Congratulations to North East Thames trainee Dr Ian Stone who is first author of a paper in the blue journal, American Journal of Respiratory and Critical Care Medicine. He reports a double-blind, placebo-controlled, cross-over RCT investigating the effect of lung deflation on cardiovascular structure and function using cardiac magnetic resonance.
As we know, COPD is associated with significant cardiovascular morbidity and mortality. A number of mechanisms through which this occurs have been suggested, including lung hyperinflation. Associations between lung hyperinflation and cardiac structure and function exist, although it is unknown whether these changes are reversible with pharmacologic therapy. This study used cardiac MR to test the hypothesis that cardiac structural and functional alterations seen in stable hyperinflated COPD are modifiable through pharmacologic lung deflation.

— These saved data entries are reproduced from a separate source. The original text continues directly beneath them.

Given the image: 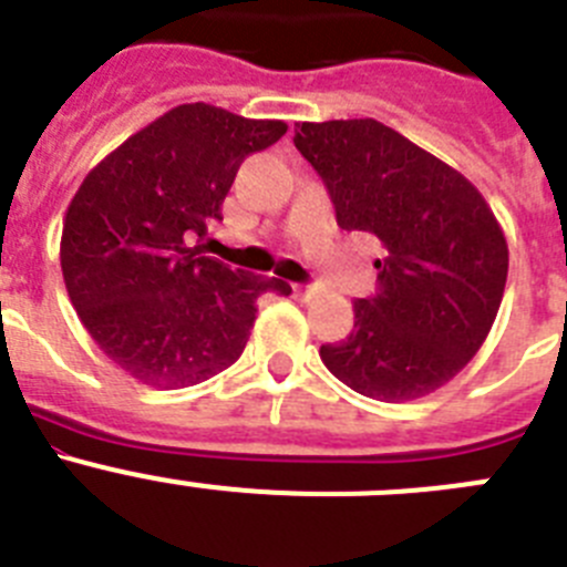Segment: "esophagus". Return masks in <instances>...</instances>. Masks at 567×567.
Listing matches in <instances>:
<instances>
[{
    "instance_id": "1",
    "label": "esophagus",
    "mask_w": 567,
    "mask_h": 567,
    "mask_svg": "<svg viewBox=\"0 0 567 567\" xmlns=\"http://www.w3.org/2000/svg\"><path fill=\"white\" fill-rule=\"evenodd\" d=\"M292 292H295V298H298V300H309L315 295V287H300V284H295Z\"/></svg>"
}]
</instances>
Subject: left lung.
I'll list each match as a JSON object with an SVG mask.
<instances>
[{"mask_svg":"<svg viewBox=\"0 0 567 567\" xmlns=\"http://www.w3.org/2000/svg\"><path fill=\"white\" fill-rule=\"evenodd\" d=\"M343 229L383 244L380 289L354 300V329L320 346L329 372L363 398L437 392L488 338L508 278V244L474 184L374 118L295 124Z\"/></svg>","mask_w":567,"mask_h":567,"instance_id":"obj_1","label":"left lung"}]
</instances>
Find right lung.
I'll use <instances>...</instances> for the list:
<instances>
[{
    "label": "right lung",
    "mask_w": 567,
    "mask_h": 567,
    "mask_svg": "<svg viewBox=\"0 0 567 567\" xmlns=\"http://www.w3.org/2000/svg\"><path fill=\"white\" fill-rule=\"evenodd\" d=\"M287 133L278 118L178 104L84 175L62 227L70 303L96 346L150 389H184L240 358L264 292L280 278L229 269L195 247L249 153Z\"/></svg>",
    "instance_id": "right-lung-1"
}]
</instances>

Eligible patients were randomly assigned 1:1 to the two-period, complete-block crossover, receiving fluticasone furoate/vilanterol (FF/VI) 100/25 μg followed by placebo or placebo followed by FF/VI 100/25 μg once daily over two 7-day (maximum 14) treatment periods separated by a 7 ± 2–day washout period.
The primary outcome was change in right ventricular end-diastolic volume index (RVEDVI) from baseline versus placebo after 7 (maximum 14) days of treatment. Other pre-specified outcomes included cardiac structural, volumetric, and functional changes of the right ventricle (RV), left ventricle (LV), and left atrium compared with placebo; local and regional measures of aortic stiffness; pulmonary pulsatility; and lung function parameters.
Ian and co-authors conclude: “our study confirms that through pharmacologic treatment of COPD consistent and physiologically plausible beneficial effects on cardiac structure, function, and pulmonary vasculature can be achieved in the short term. Whether intrinsic myocardial function can be modulated through prolonged periods of lung deflation is as yet unverified and should be the focus of future clinical trials.”
As the accompanying editorial notes, this is a landmark study, with the changes to the RVEDV and LVEDV and RV and LV stroke volumes providing evidence of a “treatable underfilling” of the heart in hyperinflated patients with COPD. “This study leaves us with further questions. First, could cardiac function improve even more of two bronchodilators (a LABA and LAMA) are used? Second, considering the necessity of lifelong treatment in patients with COPD, how long can these effects be demonstrated? Third, what is the clinical relevance of these changes?”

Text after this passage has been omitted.